▶ What is required:
Find every line in the data that contains the word "charset". Return each of those lines.

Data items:

==================================================

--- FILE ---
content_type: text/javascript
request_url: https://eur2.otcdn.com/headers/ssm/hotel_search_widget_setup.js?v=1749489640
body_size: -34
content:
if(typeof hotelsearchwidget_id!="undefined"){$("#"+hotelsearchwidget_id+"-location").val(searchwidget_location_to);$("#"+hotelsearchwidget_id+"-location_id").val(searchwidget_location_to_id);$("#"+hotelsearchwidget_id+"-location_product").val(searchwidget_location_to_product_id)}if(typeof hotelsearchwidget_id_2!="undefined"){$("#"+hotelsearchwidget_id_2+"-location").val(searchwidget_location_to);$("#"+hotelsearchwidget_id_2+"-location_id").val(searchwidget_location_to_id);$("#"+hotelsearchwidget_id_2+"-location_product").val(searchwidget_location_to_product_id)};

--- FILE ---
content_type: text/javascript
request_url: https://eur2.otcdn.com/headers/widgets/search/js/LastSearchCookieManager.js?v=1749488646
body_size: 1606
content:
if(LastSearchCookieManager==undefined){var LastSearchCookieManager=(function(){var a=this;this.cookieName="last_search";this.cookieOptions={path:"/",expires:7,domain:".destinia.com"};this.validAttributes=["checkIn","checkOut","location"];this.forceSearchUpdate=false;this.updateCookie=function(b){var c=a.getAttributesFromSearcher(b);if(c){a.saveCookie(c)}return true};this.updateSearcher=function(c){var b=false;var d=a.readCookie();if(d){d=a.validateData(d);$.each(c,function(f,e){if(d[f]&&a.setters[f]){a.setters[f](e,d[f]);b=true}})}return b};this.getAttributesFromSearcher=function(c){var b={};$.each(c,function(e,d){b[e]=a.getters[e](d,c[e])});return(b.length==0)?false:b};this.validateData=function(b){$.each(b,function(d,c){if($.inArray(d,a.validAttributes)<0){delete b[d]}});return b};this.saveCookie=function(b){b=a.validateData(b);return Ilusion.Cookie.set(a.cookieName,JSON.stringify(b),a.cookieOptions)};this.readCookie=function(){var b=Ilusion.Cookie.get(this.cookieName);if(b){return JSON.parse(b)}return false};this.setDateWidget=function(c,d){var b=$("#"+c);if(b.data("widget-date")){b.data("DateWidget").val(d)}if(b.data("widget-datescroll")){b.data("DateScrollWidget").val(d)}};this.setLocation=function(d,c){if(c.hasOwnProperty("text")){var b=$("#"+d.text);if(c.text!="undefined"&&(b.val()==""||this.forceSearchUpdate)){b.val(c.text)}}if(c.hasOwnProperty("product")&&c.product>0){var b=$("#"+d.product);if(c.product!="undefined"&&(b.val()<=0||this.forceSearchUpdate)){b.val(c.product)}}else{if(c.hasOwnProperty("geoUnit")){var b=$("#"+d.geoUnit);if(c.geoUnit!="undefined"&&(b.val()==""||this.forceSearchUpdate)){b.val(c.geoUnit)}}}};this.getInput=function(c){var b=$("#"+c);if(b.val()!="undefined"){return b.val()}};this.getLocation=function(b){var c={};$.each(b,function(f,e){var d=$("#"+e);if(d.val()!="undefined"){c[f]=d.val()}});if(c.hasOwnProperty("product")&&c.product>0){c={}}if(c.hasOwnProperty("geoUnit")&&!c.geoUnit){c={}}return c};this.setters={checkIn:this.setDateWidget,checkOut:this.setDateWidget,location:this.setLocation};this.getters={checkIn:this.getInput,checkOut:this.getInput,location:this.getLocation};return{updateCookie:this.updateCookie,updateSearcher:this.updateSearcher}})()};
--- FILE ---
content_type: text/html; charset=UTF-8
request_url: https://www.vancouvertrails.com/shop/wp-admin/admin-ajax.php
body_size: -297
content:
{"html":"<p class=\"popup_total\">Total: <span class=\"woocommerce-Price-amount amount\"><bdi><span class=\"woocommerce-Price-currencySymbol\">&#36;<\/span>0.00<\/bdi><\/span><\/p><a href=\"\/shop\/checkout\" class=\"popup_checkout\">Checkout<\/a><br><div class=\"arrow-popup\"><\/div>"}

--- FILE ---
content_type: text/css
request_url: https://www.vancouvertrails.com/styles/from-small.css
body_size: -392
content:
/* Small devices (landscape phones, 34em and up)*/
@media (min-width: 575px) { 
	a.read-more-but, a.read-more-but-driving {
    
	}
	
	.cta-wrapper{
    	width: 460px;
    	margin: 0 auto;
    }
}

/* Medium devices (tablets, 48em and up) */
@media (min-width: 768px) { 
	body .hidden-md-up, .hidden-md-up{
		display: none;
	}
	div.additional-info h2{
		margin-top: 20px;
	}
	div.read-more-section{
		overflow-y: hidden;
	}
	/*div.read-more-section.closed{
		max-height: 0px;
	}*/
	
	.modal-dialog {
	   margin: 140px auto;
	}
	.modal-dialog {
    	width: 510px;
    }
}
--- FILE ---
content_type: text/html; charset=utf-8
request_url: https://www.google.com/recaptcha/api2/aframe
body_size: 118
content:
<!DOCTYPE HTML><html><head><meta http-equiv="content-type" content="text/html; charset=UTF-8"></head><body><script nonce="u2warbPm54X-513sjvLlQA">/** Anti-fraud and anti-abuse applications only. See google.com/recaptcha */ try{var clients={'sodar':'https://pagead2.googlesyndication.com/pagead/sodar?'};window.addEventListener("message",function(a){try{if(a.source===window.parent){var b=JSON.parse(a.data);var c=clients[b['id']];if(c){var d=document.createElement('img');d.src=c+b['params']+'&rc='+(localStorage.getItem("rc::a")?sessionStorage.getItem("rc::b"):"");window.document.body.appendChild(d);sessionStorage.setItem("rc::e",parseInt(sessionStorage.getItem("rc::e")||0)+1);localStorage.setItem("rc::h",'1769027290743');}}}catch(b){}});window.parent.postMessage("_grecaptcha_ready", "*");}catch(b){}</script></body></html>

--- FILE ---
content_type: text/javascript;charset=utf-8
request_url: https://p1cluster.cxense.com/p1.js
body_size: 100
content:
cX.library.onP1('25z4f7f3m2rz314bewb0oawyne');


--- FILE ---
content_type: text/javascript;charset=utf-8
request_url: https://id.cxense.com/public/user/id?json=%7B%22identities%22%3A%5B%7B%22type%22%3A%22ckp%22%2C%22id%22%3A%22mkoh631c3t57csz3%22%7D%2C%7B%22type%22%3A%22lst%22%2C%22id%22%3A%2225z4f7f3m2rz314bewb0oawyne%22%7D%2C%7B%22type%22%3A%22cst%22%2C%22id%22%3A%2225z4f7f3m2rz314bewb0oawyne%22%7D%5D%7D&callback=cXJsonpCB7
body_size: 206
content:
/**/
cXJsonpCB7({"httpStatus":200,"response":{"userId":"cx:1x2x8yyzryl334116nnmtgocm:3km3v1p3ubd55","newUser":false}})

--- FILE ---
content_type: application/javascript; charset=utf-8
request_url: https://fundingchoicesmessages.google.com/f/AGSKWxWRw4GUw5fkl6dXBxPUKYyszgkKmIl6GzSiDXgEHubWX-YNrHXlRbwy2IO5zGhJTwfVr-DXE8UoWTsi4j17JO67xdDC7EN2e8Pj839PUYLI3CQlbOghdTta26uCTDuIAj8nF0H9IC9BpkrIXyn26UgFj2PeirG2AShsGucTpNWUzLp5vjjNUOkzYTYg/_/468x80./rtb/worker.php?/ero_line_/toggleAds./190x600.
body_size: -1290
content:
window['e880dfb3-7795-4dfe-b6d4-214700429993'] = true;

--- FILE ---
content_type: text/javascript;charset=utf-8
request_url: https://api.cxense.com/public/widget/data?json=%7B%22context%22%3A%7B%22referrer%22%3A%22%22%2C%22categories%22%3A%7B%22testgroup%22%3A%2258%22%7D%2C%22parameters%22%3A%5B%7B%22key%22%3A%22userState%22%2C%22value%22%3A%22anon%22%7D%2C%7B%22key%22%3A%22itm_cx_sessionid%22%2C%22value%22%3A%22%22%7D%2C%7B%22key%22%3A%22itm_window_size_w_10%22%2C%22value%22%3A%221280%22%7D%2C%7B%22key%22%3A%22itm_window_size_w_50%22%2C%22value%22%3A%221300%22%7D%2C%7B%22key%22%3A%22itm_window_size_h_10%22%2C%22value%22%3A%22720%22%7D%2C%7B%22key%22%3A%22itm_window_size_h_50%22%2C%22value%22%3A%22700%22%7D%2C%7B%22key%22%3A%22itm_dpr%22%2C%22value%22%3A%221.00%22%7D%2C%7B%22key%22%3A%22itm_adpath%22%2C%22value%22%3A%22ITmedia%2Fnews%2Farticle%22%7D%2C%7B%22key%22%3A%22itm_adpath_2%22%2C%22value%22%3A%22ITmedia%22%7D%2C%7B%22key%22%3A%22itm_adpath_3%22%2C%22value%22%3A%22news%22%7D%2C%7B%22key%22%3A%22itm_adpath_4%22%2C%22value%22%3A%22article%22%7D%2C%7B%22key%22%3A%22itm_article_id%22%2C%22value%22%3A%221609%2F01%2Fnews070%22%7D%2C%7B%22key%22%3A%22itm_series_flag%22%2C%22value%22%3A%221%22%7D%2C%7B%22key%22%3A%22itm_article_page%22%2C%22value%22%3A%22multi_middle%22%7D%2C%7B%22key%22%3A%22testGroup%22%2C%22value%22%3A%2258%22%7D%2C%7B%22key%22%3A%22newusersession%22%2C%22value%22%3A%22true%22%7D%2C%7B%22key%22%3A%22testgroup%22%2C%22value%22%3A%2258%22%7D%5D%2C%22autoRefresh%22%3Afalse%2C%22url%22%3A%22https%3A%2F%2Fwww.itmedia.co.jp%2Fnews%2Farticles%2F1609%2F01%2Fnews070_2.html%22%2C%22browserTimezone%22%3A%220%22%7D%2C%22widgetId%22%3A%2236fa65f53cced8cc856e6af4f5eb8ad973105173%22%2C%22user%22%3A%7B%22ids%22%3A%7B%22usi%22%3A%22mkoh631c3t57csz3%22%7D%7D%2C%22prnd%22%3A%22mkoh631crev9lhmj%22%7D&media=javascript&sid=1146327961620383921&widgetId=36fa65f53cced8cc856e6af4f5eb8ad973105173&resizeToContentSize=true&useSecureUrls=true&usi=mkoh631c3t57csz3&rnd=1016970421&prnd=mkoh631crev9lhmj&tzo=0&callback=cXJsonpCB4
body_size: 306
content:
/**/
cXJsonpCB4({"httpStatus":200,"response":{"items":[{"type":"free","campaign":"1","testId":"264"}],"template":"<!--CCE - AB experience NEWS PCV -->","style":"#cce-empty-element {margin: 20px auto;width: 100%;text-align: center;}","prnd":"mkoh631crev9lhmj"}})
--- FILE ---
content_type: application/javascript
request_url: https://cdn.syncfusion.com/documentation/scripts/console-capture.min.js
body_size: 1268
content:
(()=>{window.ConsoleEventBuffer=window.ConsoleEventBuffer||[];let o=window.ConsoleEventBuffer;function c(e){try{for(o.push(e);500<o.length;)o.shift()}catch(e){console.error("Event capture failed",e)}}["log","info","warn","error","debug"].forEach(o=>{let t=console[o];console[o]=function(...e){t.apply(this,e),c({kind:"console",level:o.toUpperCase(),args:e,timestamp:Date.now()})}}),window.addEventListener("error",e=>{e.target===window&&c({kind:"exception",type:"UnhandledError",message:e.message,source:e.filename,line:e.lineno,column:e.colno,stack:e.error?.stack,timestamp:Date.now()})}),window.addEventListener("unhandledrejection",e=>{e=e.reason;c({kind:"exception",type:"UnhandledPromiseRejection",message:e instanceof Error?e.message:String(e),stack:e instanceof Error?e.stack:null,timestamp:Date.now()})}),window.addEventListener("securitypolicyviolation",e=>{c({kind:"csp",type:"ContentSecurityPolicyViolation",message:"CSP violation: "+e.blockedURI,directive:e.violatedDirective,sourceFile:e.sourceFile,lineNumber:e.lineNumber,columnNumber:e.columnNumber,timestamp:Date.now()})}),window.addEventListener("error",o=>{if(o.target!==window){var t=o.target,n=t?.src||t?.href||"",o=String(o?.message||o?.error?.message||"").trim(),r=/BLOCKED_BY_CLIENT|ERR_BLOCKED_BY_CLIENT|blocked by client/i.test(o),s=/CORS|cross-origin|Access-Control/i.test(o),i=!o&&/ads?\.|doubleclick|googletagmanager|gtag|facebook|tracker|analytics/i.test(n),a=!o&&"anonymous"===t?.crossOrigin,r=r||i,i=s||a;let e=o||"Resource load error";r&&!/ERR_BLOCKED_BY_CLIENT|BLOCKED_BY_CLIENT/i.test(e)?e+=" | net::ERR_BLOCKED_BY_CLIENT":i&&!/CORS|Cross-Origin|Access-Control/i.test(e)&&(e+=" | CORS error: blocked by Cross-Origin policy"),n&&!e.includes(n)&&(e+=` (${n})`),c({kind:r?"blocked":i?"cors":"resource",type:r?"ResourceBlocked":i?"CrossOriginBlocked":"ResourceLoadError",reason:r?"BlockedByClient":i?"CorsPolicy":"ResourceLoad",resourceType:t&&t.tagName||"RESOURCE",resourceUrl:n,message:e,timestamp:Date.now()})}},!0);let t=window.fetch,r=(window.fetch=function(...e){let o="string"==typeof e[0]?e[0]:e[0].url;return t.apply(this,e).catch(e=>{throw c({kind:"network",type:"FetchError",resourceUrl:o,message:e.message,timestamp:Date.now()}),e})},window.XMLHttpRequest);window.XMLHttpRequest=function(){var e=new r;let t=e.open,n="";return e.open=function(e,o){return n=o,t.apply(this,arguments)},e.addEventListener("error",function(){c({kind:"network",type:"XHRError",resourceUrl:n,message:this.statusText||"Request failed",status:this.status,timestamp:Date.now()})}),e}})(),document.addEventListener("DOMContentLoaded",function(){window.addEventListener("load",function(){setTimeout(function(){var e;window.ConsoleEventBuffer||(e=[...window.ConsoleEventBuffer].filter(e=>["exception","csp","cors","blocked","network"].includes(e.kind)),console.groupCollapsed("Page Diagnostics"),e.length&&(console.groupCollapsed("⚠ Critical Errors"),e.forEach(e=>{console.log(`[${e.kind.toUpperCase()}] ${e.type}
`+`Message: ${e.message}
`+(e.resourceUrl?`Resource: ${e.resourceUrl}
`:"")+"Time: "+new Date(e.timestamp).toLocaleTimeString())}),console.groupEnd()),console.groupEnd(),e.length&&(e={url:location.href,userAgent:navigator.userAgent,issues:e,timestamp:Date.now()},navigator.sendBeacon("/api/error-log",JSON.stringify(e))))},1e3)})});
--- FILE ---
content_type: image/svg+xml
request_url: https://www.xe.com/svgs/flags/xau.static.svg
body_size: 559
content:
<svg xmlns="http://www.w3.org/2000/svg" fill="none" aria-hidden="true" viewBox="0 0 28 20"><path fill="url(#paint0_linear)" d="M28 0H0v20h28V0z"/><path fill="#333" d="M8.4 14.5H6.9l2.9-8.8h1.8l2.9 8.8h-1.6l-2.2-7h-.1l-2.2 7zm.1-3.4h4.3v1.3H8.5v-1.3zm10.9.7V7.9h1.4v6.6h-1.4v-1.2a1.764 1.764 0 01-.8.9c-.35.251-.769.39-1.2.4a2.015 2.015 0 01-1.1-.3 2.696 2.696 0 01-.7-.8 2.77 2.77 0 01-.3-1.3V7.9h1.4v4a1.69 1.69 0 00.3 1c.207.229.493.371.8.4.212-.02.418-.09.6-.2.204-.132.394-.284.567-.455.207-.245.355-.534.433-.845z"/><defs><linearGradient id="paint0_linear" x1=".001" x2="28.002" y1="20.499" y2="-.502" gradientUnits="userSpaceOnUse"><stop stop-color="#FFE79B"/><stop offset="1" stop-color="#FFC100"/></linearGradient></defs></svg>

==================================================

▶ Solution:
content_type: text/html; charset=UTF-8
content_type: text/html; charset=utf-8
<!DOCTYPE HTML><html><head><meta http-equiv="content-type" content="text/html; charset=UTF-8"></head><body><script nonce="u2warbPm54X-513sjvLlQA">/** Anti-fraud and anti-abuse applications only. See google.com/recaptcha */ try{var clients={'sodar':'https://pagead2.googlesyndication.com/pagead/sodar?'};window.addEventListener("message",function(a){try{if(a.source===window.parent){var b=JSON.parse(a.data);var c=clients[b['id']];if(c){var d=document.createElement('img');d.src=c+b['params']+'&rc='+(localStorage.getItem("rc::a")?sessionStorage.getItem("rc::b"):"");window.document.body.appendChild(d);sessionStorage.setItem("rc::e",parseInt(sessionStorage.getItem("rc::e")||0)+1);localStorage.setItem("rc::h",'1769027290743');}}}catch(b){}});window.parent.postMessage("_grecaptcha_ready", "*");}catch(b){}</script></body></html>
content_type: text/javascript;charset=utf-8
content_type: text/javascript;charset=utf-8
content_type: application/javascript; charset=utf-8
content_type: text/javascript;charset=utf-8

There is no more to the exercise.